Action item »
Take the line containing "Clocks / by" and each line after it through the end of the data below, and return them exactly, minus any pictures.

Data excerpt »
"""

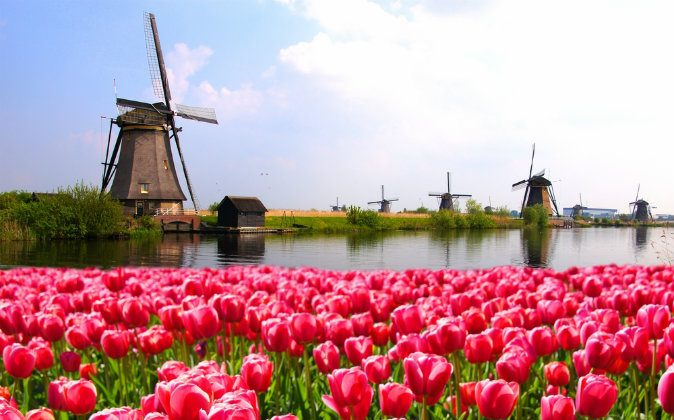 Vibrant pink tulips with Dutch windmills along a canal, Netherlands via Shutterstock*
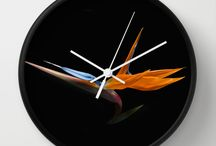 Clocks / by Michael Moriarty Photography & Social Media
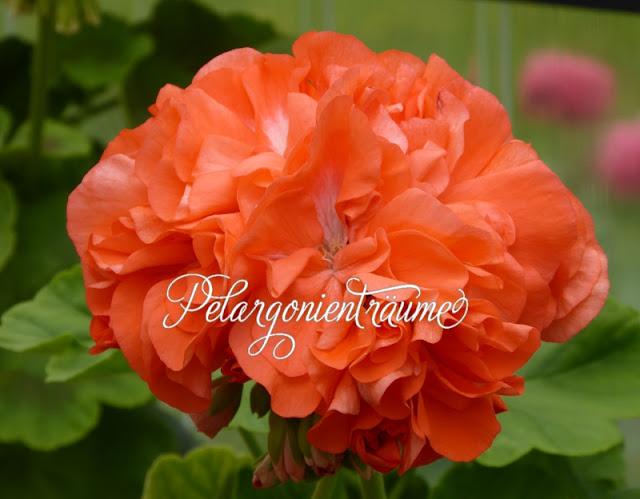 orange-Pelargonienblüten-Geranien-lachsfarbene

"""

Solution to the exercise »
 Clocks / by Michael Moriarty Photography & Social Media
 orange-Pelargonienblüten-Geranien-lachsfarbene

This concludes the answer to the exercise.